'Che' Director: English the Language of 'Imperialists'

January 2nd, 2009 10:05 AM

The director of the movie "Che" which will be released later this month is disingenuously claiming that he has no political axe to grind. In a CNN interview, director Steven Soderbergh absurdly stated that he only wanted to present the "facts" about Che Guevara's life:

Steven Soderbergh made certain his new movie, "Che," about the life of revolutionary Ernesto "Che" Guevara, couldn't be attacked -- at least on a factual level.

"I didn't mind someone saying, 'Well, your take on him, I don't really like,' or 'You've left these things out and included these things.' That's fine," Soderbergh said. "What I didn't want was for somebody to be able to look at a scene and say, 'That never happened.' "
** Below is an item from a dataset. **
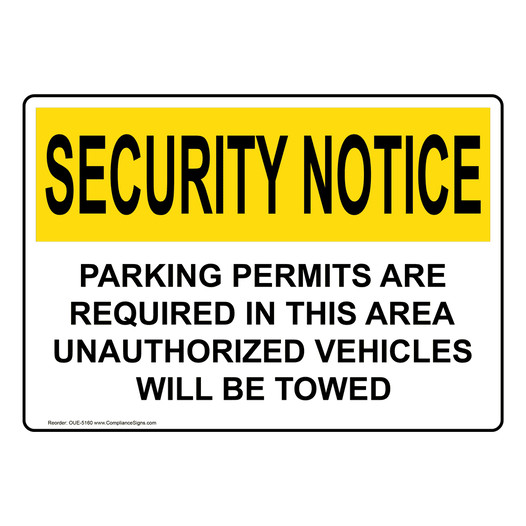 OSHA SECURITY NOTICE Parking Permits Required Sign OUE-5160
But he's aware that he's going to be accused of romanticizing the Argentine doctor and Marxist guerrilla who helped Cuba's Fidel Castro launch the first and only victorious socialist revolution in the Americas. He doesn't buy the criticism.

"I don't have sort of a personal investment in making him look one way or another," Soderbergh said in one interview with CNN. "I picked [these periods in his life] because I was interested in the specifics of how you wage a war like this -- mostly because I don't believe you can wage a war like this anymore."
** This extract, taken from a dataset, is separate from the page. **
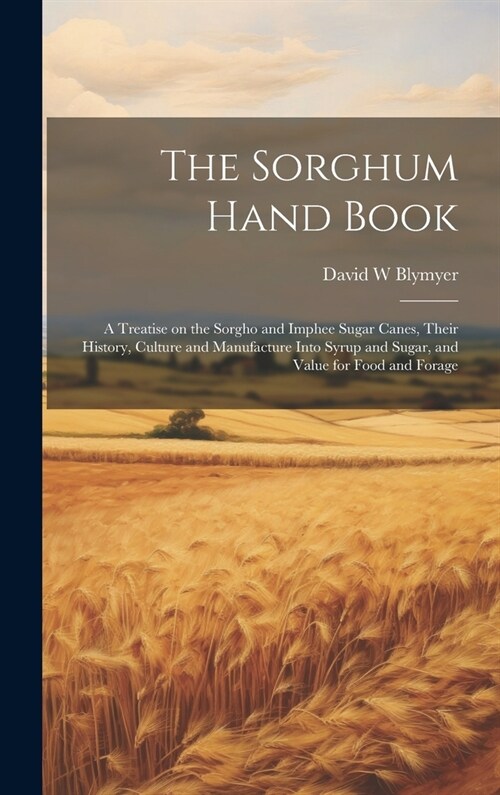 The Sorghum Hand Book: A Treatise on the Sorgho and Imphee Sugar Canes, Their History, Culture and Manufacture Into Syrup and Sugar, and Valu (Hardcover)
Despite his announced intention to stick to the facts you can easily tell where Soderbergh is coming from with his rationale for filming the movie in Spanish:

Soderbergh, who said he was first approached by Del Toro to do the project while making "Traffic" in 2000, is just as happy with his language choice for the Spanish-language film. He feels "Che" would not have earned respect as an English-speaking movie.

"It seemed weird to make a movie about one of the most vocal anti-imperialists of the 20th century and use the language of the imperialists," he said. "That just didn't make any sense to me."

I have no problem with films being made in other languages. That should be an artistic decision but the reason given by Soderbergh that English is the "language of the imperialists" pretty much tells you where he is coming from. And we can tell where CNN is coming from by the use of a certain phrase in describing Batista:

The New Year marks the 50th anniversary of Guevara and Castro's overthrow of the U.S.-supported dictator Batista. 

There really should be an embargo on the use of the term "U.S.-supported dictator Batista" primarily because it's not true. Here is what the Babalu Blog presented about the supposed U.S. support for Batista:

Former U.S. Ambassador to Cuba, Earl T. Smith, during Congressional testimony in 1960, declared flatly: "We put Castro in power." He referred to the U.S. State Department and CIA's role in aiding, both morally and materially, the Castro rebels, to their pulling the rug out from under Batista with an arms embargo, to hiding Castro rebels in the U.S. embassy, and finally to the U.S. order that Batista vacate Cuba. Ambassador Smith knew something about these events because he personally delivered the messages to Batista, who was then denied exile in the U.S.

As to the movie "Che" itself, the comments of Slate writer Paul Berman about another movie also glorifying Guevara, "The Motorcycle Diaries,"  apply to this film as well:

The cult of Ernesto Che Guevara is an episode in the moral callousness of our time. Che was a totalitarian. He achieved nothing but disaster. Many of the early leaders of the Cuban Revolution favored a democratic or democratic-socialist direction for the new Cuba. But Che was a mainstay of the hardline pro-Soviet faction, and his faction won. Che presided over the Cuban Revolution's first firing squads. He founded Cuba's "labor camp" system—the system that was eventually employed to incarcerate gays, dissidents, and AIDS victims. To get himself killed, and to get a lot of other people killed, was central to Che's imagination. In the famous essay in which he issued his ringing call for "two, three, many Vietnams," he also spoke about martyrdom and managed to compose a number of chilling phrases: "Hatred as an element of struggle; unbending hatred for the enemy, which pushes a human being beyond his natural limitations, making him into an effective, violent, selective, and cold-blooded killing machine. This is what our soldiers must become …"— and so on. He was killed in Bolivia in 1967, leading a guerrilla movement that had failed to enlist a single Bolivian peasant. And yet he succeeded in inspiring tens of thousands of middle class Latin-Americans to exit the universities and organize guerrilla insurgencies of their own. And these insurgencies likewise accomplished nothing, except to bring about the death of hundreds of thousands, and to set back the cause of Latin-American democracy—a tragedy on the hugest scale.

Finally a note to CNN: Is it really going to kill you to accurately describe what happened in Cuba 50 years ago as a communist revolution? Most of the Cuba people were kept in the dark about the true intentions of Fidel and Che but communist revolution was their ultimate goal which they achieved.